L’uomo moderno ha paura del tempo libero, ne è terrorizzato. Spesso addirittura gareggia con gli altri a chi lavora di più: 10, 12, 14 ore al giorno sono “normali”, anzi sono sintomo di benessere. Lavorare tanto fa bene: prima di tutto fa bene all’economia, che cresce con il Pil, poi fa bene alla nostra pancia che aumenta all’aumentare della ricchezza immagazzinata, la maggior parte della quale non ha alcuna utilità pratica.

Finché c’è lavoro dobbiamo lavorare. Che fine abbia il nostro lavoro? Non importa. Che qualità abbia il nostro lavoro? Tanto meno. Quante persone oggi vivono per lavorare, il lavoro è diventato l’idolo principale, ancora prima del denaro. Il lavoro non come espressione di sé, di genialità, non come creazione di valore, ma meramente come occupazione del tempo, come alternativa ideale per contrastare la minaccia dell’aumento di tempo libero dovuta al progresso tecnologico.

Dopo lavoro infatti, meglio riempirsi di altre cose da fare: palestre, corsi serali, aperitivi, telefonate inutili, finti impegni, espedienti per non permettere alla vita di rallentare di entrare nella sua naturale armonia con l’ambiente.

La gente di oggi ha paura del tempo libero, non lo vuol proprio vedere, non vuole avere a che fare con esso. Avere del tempo libero, del tempo per se stessi significherebbe ascoltarsi, relazionarsi con il proprio io profondo. E anche nelle sporadiche vacanze che facciamo, dobbiamo avere impegni su impegni: gite, escursioni, avventure, sport estremi, cavalcate, percorsi impervi, cene, distanze chilometriche da fare, discoteche, girare, girare a vuoto, tanto per girare.

Se ci fermassimo in una panchina di un giardinetto qualunque, magari quello sotto casa che non abbiamo mai notato prima, allora ci accorgeremo che gli uccellini stanno cantando per noi, il vento sta frusciando per noi, una formica ci sta carezzando il braccio camminandoci sopra, ci accorgeremo che gli alberi hanno delle chiome verdi di luce sopra le nostre teste e ci proteggono, ogni foglia è un riparo.
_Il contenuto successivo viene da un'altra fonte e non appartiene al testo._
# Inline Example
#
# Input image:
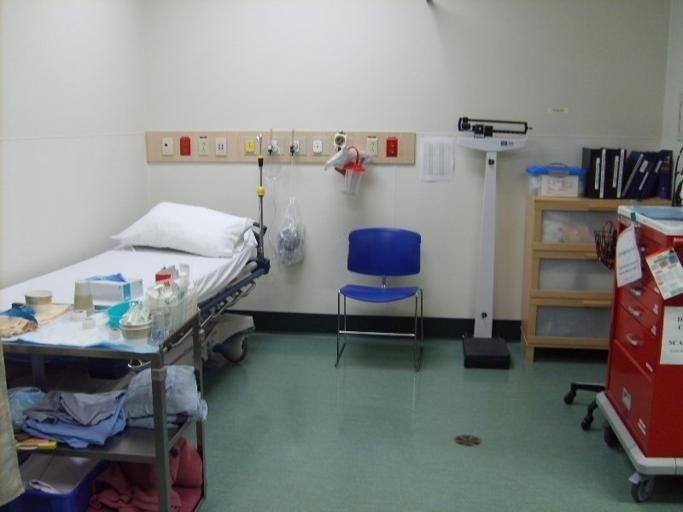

Questo dovrebbe essere un esercizio da fare ogni giorno prima di recarsi a lavoro, con calma, senza fretta. Ma correre ogni giorno e fermarsi per un solo istante per rendersi conto di essere totalmente vuoti, scontenti e ingrati è talmente spaventoso che l’uomo “lavorante” non può assolutamente rischiare di cadere in tale tranello.

Sì, perché oggi siamo abituati a dare un valore di mercato a tutto ciò che ci circonda, e ci sono folli, non ritenuti tali, che addirittura vorrebbero mercificare l’aria, il cielo, l’acqua. E allora il tempo libero che valore avrebbe? Nessuno, anzi avrebbe un valore negativo, dato che sottrae tempo (risorsa economica) al lavoro che invece crea ricchezza monetaria.

Il paradosso è evidente, perciò mi sento di gridare: viva l’ozio!! Viva la conquista di maggior tempo libero come atto di democrazia e libertà per ogni singolo individuo. Evviva la lentezza! Che ci libera dalla schiavitù della fretta e dello scadere del tempo concesso. Viva cinque ore di lavoro al giorno, viva le piccole distanze, viva le piccolezze, le banalità, viva l’ingenuità delle scoperte scontate. Viva il pensiero astratto, la fantasia, viva lo star a fissare per ore lo stesso paesaggio.

Viva una vita a dimensione umana!!!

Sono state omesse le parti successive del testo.